Task goal: From the article on state marijuana legalization and the UN drug convention below, write out the stretch from "Marijuana is now" through "on marijuana policy." word for word.

Selected excerpt:
Marijuana is now legal for recreational use in two US states and will soon be in two more, in addition to the District of Columbia—but it turns out they are all breaking international law.
That’s according to comments made yesterday by Yury Fedotov, executive director of the United Nations Office of Drugs and Crime (UNODC). ”I don’t see how (the new laws) can be compatible with existing conventions,” Fedotov told reporters. He has a point.
The US is not-so-subtly breaking a major UN convention
According to the 1961 single convention on narcotic drugs (pdf), which the US signed, countries are prohibited from creating regulated markets for the cultivation, sale, purchase, distribution and possession of marijuana, says Wells Bennett, a national security law fellow at the Brookings Institute and an expert on marijuana policy.
By allowing for the legal sale of marijuana in some states, the US is explicitly breaking the convention, he said. But given that, the state-by-state approach is probably a good strategy.
“The US is being very politically savvy and hedging its bets because if marijuana policy doesn’t work in those US states that have legalized, the political costs for Washington aren’t that big in the short term,” Bennett tells Quartz. “However, this position becomes more difficult to defend if more states legalize and their regulatory regimes are successful and broadly supported by the public.”

Exercise data:

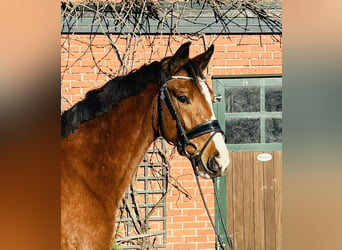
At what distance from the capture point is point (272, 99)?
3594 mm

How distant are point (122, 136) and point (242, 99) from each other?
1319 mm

==

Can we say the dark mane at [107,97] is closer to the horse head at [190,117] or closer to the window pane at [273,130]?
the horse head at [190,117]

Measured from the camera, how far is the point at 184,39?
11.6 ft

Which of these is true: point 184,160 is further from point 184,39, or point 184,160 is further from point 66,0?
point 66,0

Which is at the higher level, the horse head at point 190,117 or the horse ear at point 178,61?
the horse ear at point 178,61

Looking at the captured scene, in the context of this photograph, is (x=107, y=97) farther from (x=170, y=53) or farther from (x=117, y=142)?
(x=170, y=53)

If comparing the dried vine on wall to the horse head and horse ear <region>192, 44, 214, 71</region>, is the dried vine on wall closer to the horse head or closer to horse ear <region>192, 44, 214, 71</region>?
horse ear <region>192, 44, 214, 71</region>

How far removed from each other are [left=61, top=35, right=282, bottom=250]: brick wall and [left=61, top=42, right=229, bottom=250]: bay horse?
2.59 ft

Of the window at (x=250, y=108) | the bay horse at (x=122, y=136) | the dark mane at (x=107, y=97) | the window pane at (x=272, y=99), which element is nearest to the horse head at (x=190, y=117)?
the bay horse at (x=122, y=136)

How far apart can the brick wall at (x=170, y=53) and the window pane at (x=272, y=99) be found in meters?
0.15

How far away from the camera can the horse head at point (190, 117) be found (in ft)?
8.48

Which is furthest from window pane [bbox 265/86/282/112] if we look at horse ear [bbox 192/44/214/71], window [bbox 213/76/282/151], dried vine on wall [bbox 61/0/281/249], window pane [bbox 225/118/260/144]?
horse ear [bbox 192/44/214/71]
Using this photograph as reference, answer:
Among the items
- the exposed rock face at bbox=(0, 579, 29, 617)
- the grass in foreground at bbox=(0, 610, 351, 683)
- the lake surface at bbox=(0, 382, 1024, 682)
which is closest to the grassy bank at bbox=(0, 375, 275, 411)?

Your response:
Marijuana is now legal for recreational use in two US states and will soon be in two more, in addition to the District of Columbia—but it turns out they are all breaking international law.
That’s according to comments made yesterday by Yury Fedotov, executive director of the United Nations Office of Drugs and Crime (UNODC). ”I don’t see how (the new laws) can be compatible with existing conventions,” Fedotov told reporters. He has a point.
The US is not-so-subtly breaking a major UN convention
According to the 1961 single convention on narcotic drugs (pdf), which the US signed, countries are prohibited from creating regulated markets for the cultivation, sale, purchase, distribution and possession of marijuana, says Wells Bennett, a national security law fellow at the Brookings Institute and an expert on marijuana policy.